General Motors demonstrates self-driving Chevrolet Tahoe 'Boss' at consumer electronics show

General Motors will demonstrate an unmanned Chevrolet Tahoe, at the Consumer Electronics Show, that used electronics to successfully 'drive' itself through a 60-mile urban course in November to win a prestigious US Defence Department-sponsored competition. Its electronic technology is so promising that it could lead to production vehicles that eliminate the most common cause of crashes - driver error.

The Tahoe, named 'Boss', after the nickname of GM research and development founder Charles F. Kettering, was developed by Carnegie Mellon University, General Motors and other partner companies.

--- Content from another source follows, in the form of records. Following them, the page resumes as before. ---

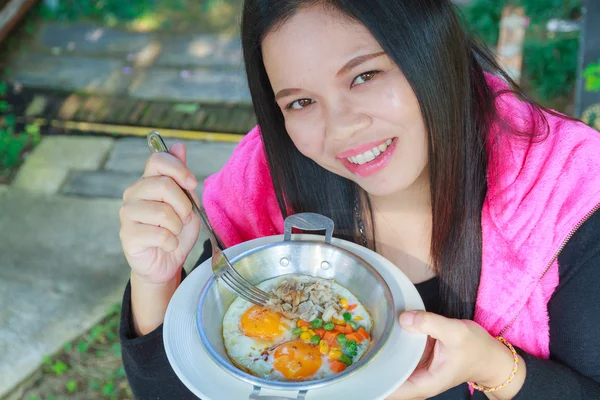 Mujer comer huevo sartén —  Fotos de Stock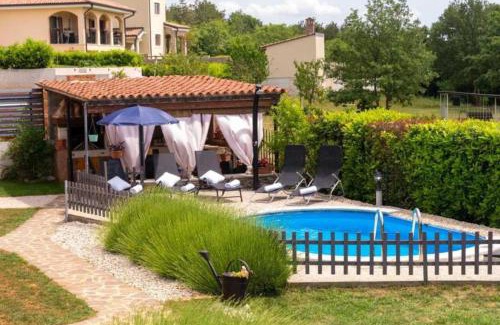 Oprtalj Villa | Casa Sara and Sasha near Motovun with private pool - pet friendly truffle paradise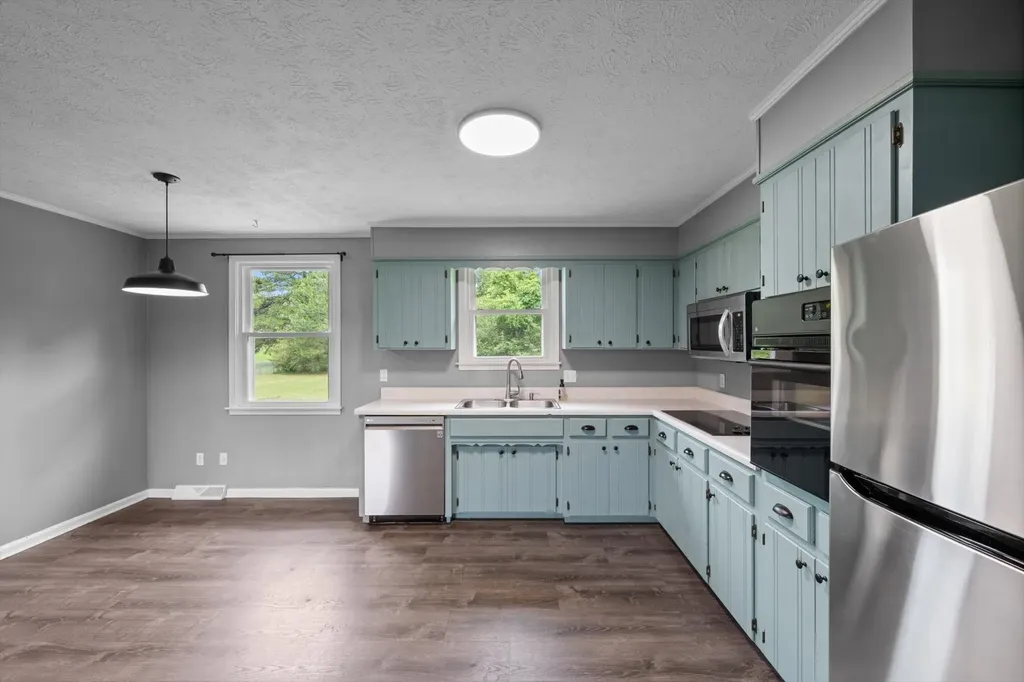 133 Lynn Lane Charlotte TN 37036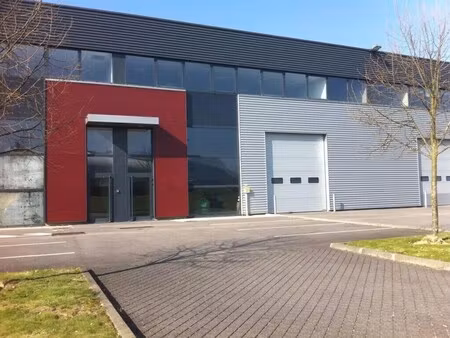 location local d’activités elancourt 78990 515m² à 1049m²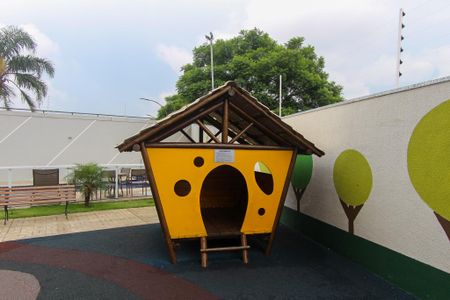 Apartamento à venda com 44m², 2 quartos e sem vagaÁrea comum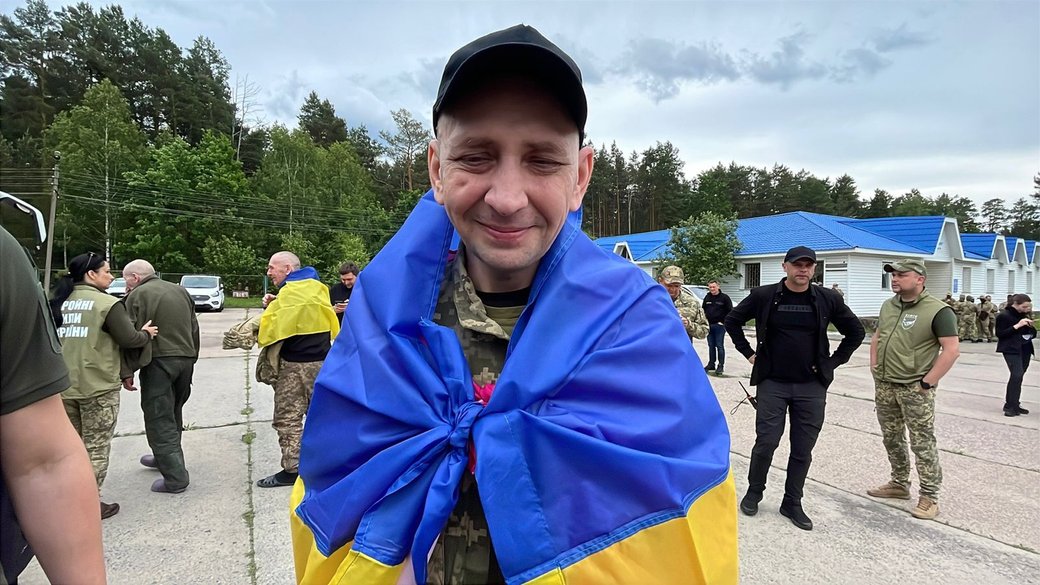 З російського полону повернувся військовий зі Сновська Андрій Гець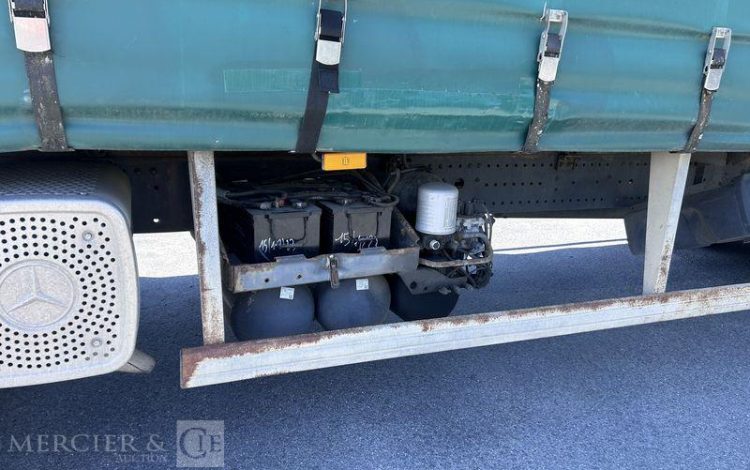 MERCEDES AXOR 1833 CAISSE HAYON VERT BE-082-QC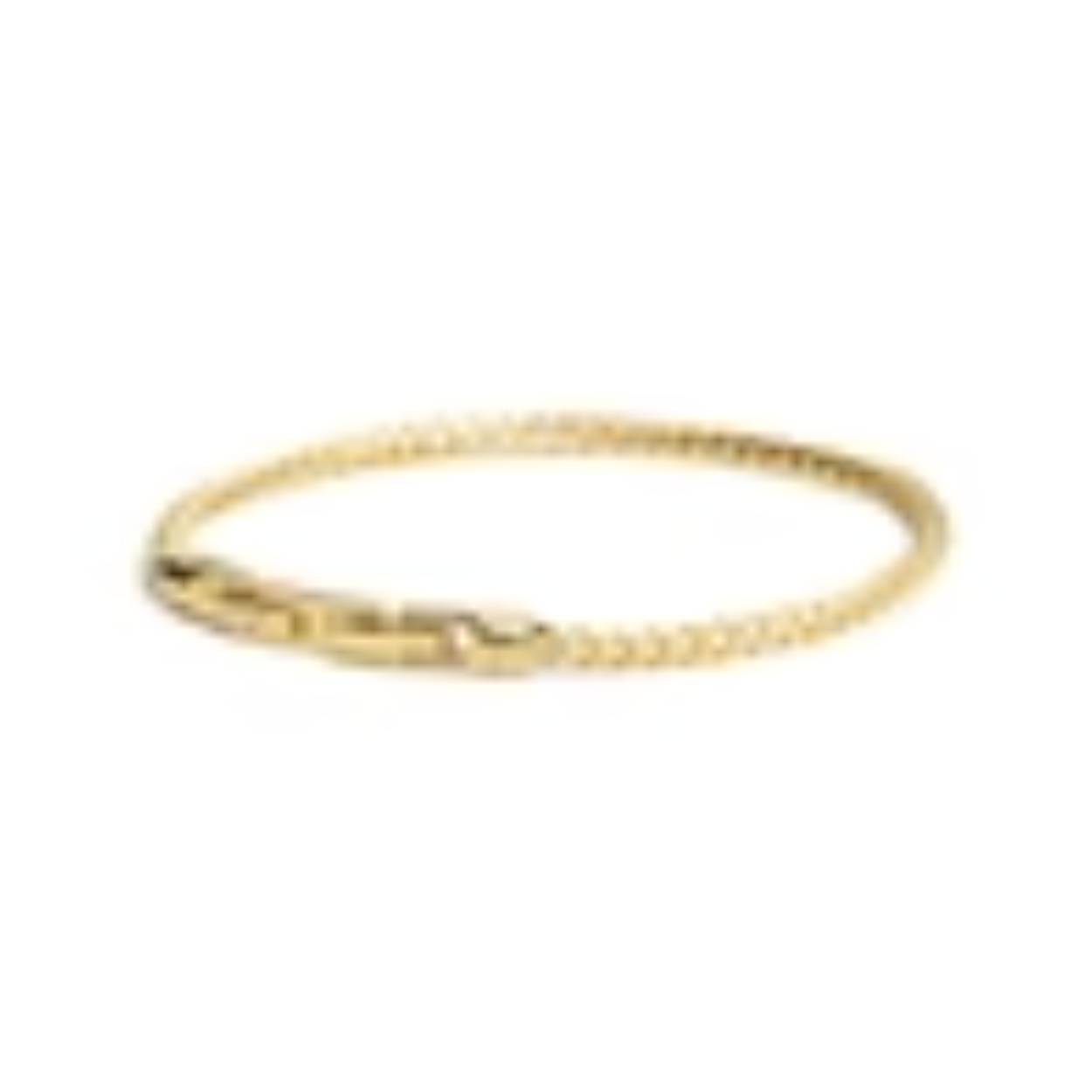 De Cito Gold armband is een prachtige 3mm vossenstaart armband met een op maat gemaakte sluiting. Hij is +-1 cm verstelbaar, dus je hoeft je niet al te veel zorgen te maken over de maatvoering.

De armband is gemaakt van duurzaam 316L roestvrij staal en is met de grootste zorg afgewerkt.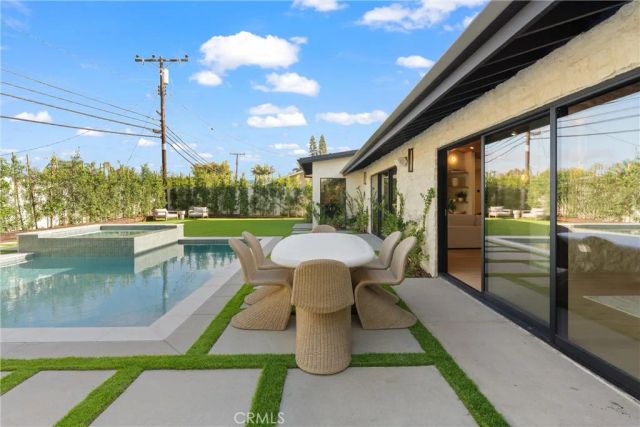 3080 Country Club Drive, Costa Mesa, CA 92626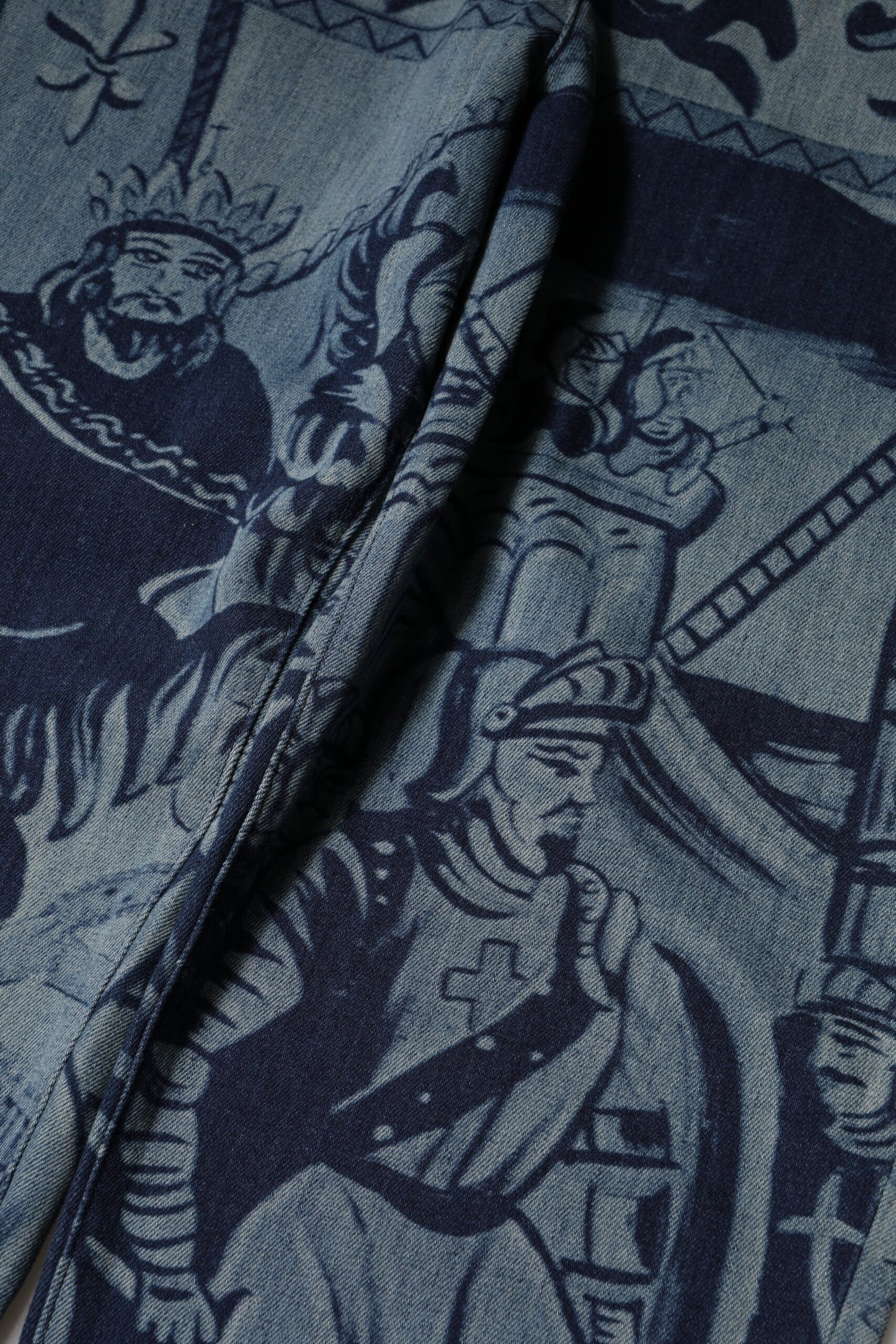 Jean fuselé en denim bleu à imprimé graphique Dolce & Gabbana
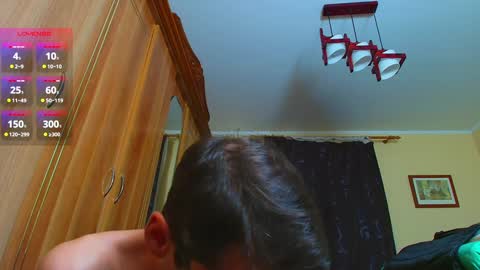 Snapshot of hungeddy chatting on December 2024 05:44:01 PM Eddy online show from December 2024 05:44:01 PM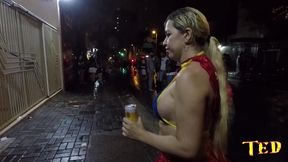 o carnaval da rua augusta - tudo que rolou e a televisao nao mostrou a putaria e a farra nas ruas - carolina carioca - mirella mansur - binho ted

It uses a combination of LIDAR, radar, vision and mapping / GPS systems to see the world around it. It recognizes road geometry and perceives other traffic and obstacles on the road, and - using intelligent algorithms and computer software - figures out where it's safe to drive in order to avoid obstacles while completing the driving mission.

Boss recently navigated 60 miles of urban traffic, busy intersections and stop signs in less than six hours to win the Defense Advanced Research Projects Agency (DARPA) 2007 Urban Challenge competition.

"Not only can we use electricity in place of gasoline to propel the next generation of vehicles, the electronic technology in vehicles such as Boss can provide society with a world in which there are no car crashes, more productive commutes and very little traffic congestion," said Larry Burns, GM Vice President,  R&D and Strategic Planning, adding that the technology in Boss is a stepping stone toward a day when commuters can do their e-mail, eat breakfast and even watch the news while being 'chauffeured' to work.

"This competition significantly advanced our understanding of what is needed to make driverless vehicles a reality as we continue to reinvent the automobile," Burns said.